SireJoe @ Fri Sep 29, 2006 2:36 pm

I looked it up before but couldnt find much on it...I wasnt looking up the right stuff I guess. Wrong keywords :P

   



BartSimpson @ Fri Sep 29, 2006 2:46 pm

USCAdad USCAdad:
lily lily:
I thought USCAdad was an American. :?

My passport and plates are Yank. My family is Canadian and American; I have two partners. We pay taxes in both places.


I see. So you live in Bountiful, then? PDT_Armataz_01_28

   



USCAdad @ Fri Sep 29, 2006 2:54 pm

BartSimpson BartSimpson:
USCAdad USCAdad:
lily lily:
I thought USCAdad was an American. :?

My passport and plates are Yank. My family is Canadian and American; I have two partners. We pay taxes in both places.


I see. So you live in Bountiful, then? PDT_Armataz_01_28

Nope, I don't think the mormons would take to me :twisted: Besides, the girls are way too thin and aren't partial to floral print dresses

   



BartSimpson @ Fri Sep 29, 2006 3:19 pm

USCAdad USCAdad:
BartSimpson BartSimpson:
USCAdad USCAdad:
lily lily:
I thought USCAdad was an American. :?

My passport and plates are Yank. My family is Canadian and American; I have two partners. We pay taxes in both places.

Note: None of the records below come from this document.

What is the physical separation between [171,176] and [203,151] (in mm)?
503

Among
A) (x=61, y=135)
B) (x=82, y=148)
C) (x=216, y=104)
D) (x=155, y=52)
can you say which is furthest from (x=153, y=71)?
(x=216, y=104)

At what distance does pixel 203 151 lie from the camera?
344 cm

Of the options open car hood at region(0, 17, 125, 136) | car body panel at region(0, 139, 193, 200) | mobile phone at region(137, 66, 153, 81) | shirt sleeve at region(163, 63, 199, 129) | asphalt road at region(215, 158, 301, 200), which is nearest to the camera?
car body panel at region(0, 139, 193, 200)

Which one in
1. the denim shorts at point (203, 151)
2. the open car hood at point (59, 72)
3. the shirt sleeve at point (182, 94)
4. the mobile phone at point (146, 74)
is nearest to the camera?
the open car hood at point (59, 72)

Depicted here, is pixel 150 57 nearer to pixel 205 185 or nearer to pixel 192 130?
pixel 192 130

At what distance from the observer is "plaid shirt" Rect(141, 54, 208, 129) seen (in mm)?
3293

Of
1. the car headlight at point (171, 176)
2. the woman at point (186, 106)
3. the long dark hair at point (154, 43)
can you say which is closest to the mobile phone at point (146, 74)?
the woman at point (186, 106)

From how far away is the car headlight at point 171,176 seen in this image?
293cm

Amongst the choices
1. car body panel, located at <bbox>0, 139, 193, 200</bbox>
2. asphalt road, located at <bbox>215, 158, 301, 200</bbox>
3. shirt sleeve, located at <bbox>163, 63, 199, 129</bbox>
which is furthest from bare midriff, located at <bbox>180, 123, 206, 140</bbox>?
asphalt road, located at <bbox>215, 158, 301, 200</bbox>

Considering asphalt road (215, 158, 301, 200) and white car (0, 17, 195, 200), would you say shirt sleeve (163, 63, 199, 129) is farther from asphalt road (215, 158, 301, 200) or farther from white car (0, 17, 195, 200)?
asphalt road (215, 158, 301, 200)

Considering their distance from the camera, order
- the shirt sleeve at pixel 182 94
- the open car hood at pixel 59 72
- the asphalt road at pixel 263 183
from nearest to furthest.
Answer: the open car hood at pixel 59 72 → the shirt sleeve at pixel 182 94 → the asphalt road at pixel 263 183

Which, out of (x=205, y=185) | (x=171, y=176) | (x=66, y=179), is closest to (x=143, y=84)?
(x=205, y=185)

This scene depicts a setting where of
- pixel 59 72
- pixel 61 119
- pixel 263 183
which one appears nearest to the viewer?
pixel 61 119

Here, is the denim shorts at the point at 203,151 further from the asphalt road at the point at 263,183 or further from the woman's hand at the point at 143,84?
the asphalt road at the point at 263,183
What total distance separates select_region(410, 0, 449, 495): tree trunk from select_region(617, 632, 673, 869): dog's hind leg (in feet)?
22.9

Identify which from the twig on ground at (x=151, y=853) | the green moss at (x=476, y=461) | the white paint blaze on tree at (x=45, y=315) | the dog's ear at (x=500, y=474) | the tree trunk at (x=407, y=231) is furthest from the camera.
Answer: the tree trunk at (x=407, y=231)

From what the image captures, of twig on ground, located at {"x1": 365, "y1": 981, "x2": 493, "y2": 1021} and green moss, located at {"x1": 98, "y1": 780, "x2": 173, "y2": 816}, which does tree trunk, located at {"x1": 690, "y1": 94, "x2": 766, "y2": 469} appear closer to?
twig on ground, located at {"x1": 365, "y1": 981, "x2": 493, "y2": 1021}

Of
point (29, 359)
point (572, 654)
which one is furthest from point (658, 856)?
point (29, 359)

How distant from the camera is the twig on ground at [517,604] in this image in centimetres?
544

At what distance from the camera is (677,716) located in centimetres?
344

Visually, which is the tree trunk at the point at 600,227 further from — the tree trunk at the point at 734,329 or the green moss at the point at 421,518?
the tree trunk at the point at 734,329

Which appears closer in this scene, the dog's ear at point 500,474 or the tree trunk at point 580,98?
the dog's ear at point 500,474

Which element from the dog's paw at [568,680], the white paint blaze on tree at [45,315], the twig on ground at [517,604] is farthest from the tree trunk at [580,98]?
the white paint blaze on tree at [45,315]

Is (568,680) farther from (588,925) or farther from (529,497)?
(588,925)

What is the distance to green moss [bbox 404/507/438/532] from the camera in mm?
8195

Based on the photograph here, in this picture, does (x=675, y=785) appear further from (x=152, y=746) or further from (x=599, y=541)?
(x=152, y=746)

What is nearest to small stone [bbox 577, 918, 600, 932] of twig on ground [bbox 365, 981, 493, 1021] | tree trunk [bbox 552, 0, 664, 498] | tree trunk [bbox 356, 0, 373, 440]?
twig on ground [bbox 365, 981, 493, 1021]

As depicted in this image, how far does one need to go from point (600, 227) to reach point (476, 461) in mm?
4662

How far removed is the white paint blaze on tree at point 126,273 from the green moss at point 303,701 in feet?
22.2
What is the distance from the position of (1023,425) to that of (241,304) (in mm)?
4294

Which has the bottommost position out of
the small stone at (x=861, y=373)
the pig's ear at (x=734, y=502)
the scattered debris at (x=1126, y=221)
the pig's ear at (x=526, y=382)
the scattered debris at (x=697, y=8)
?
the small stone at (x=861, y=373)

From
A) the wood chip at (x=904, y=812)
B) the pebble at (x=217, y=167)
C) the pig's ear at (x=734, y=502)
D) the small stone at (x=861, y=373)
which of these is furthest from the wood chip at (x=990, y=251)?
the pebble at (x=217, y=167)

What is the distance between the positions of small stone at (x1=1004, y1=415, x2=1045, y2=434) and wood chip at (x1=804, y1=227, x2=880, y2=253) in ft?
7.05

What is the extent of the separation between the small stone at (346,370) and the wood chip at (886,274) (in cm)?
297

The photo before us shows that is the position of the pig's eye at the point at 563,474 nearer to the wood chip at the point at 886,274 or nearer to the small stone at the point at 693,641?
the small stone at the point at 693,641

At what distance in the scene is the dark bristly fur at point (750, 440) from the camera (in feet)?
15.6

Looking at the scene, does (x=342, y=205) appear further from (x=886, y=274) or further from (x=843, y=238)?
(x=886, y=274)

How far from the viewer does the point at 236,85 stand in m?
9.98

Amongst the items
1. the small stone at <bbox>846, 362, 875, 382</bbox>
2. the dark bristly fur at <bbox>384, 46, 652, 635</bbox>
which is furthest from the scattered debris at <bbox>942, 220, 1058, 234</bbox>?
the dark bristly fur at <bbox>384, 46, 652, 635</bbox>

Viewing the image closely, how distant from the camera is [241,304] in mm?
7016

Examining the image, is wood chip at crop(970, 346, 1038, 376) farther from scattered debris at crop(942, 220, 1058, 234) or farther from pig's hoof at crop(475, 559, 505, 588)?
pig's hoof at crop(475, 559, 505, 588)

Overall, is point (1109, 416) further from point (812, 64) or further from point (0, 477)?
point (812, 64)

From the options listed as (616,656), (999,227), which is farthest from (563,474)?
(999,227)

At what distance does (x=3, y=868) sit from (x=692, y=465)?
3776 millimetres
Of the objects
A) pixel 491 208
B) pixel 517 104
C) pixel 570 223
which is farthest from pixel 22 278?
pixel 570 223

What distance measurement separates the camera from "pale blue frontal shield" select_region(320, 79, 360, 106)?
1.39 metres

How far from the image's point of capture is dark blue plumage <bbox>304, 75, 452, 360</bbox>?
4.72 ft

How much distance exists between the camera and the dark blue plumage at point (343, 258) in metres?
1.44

I see. So you live in Bountiful, then? PDT_Armataz_01_28

Nope, I don't think the mormons would take to me :twisted: Besides, the girls are way too thin and aren't partial to floral print dresses


Two women? Dude, I've had up to 100 angry jihadis chasing me on foot across the desert and I think I'd rather do that again then have two women around the house. 8O

You are a braver man than I, Gunga Din. PDT_Armataz_01_25

   



USCAdad @ Fri Sep 29, 2006 3:23 pm

BartSimpson BartSimpson:
Two women? Dude, I've had up to 100 angry jihadis chasing me on foot across the desert and I think I'd rather do that again then have two women around the house. 8O

You are a braver man than I, Gunga Din. PDT_Armataz_01_25

You're a wise man. Yup, there are times when it's down right dangerous... not the sort of thing for the faint of heart.